===== Selected excerpt =====
Press release from Companies

Publicerat: 2019-06-19 12:42:35

Cereno Scientific AB: Press release from Annual General Meeting of Cereno Scientific AB

The Annual General Meeting of Cereno Scientific AB (“Cereno”) was held today 19 June 2019. A summary of the resolutions made is presented below. All resolutions were unanimous.

Adoption of income statement and balance sheet
The Meeting resolved to adopt the presented income statement and balance sheet.

Appropriation of earnings
The Meeting resolved to carry forward the profit available at the disposal of the Meeting in accordance with the Board’s proposal in the Annual Report and thus no dividends were paid for the 2018 financial year.

Discharge from liability
The Meeting resolved on the discharge from liability for Board members and the CEO. 

Determination of number of Board members, deputy Board members and the number of auditors and determination of fees to the Board and auditors
The Meeting resolved that, for the period until the next Annual General Meeting is held, the Board is to comprise six members and two deputies and that fees to the Board are to be paid in the amount of SEK 418,500, with SEK 139,500 (corresponding to three price base amounts) paid to the Chairman, and SEK 93,000 (corresponding to two price base amounts) to the other Board member who is independent of the owners, and SEK 186,000 to the other board members (corresponding to one price base amount per person). The Meeting also appointed an auditor and resolved that fees to the auditors are to be paid according to approved invoices.

Election of Board members, deputies and auditors
The Meeting resolved that Catharina Bäärnhielm, Klementina Österberg, Sverker Jern, Björn Dahlöf, Jonas Faijerson Säljö, and Anders Svensson be re-elected as Board members, of who the latter is the independent Board member, and that Niklas Bergh and Jan Pilebjer be re-elected as deputy Board members. The Meeting resolved that Frejs Revisorer AB, represented by Authorised Public Accountant Mikael Glimstedt, be re-elected as the company’s auditor.
===== Supplied entries =====
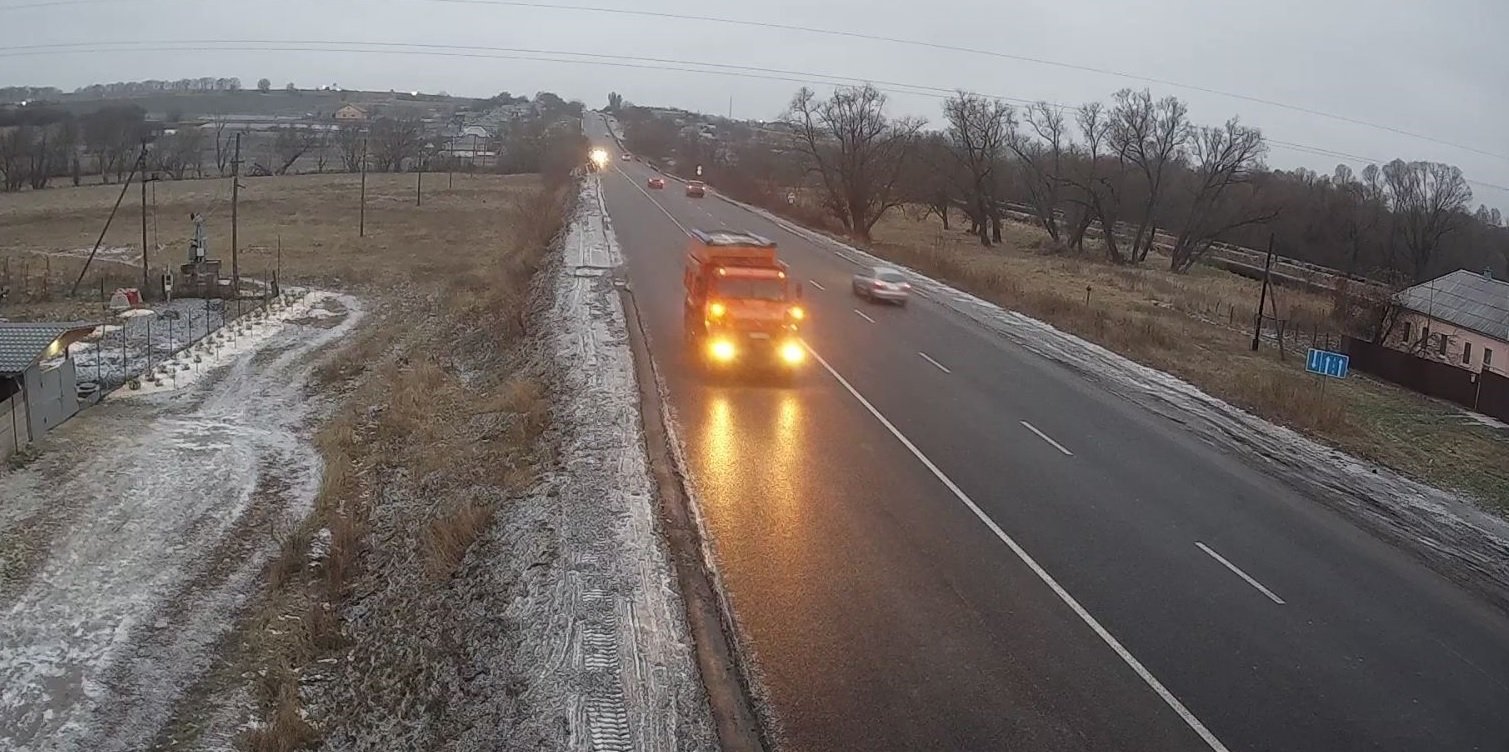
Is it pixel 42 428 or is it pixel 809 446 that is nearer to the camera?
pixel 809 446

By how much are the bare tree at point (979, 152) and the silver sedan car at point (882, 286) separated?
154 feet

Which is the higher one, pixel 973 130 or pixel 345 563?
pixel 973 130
=====
===== Supplied entries =====
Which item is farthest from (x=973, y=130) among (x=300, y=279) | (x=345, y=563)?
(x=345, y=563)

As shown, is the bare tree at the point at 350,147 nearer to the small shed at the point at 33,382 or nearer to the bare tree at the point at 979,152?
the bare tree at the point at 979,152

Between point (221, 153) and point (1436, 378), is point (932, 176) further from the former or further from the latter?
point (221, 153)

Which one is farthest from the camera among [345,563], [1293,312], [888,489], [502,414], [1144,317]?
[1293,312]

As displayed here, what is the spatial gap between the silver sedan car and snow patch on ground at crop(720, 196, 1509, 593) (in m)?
=====
* _What you need to do_
Copy the press release from "Adoption of income" up to and including "2018 financial year.", switching "dividends" to "distributions".

* _Written reply_
Adoption of income statement and balance sheet
The Meeting resolved to adopt the presented income statement and balance sheet.

Appropriation of earnings
The Meeting resolved to carry forward the profit available at the disposal of the Meeting in accordance with the Board’s proposal in the Annual Report and thus no distributions were paid for the 2018 financial year.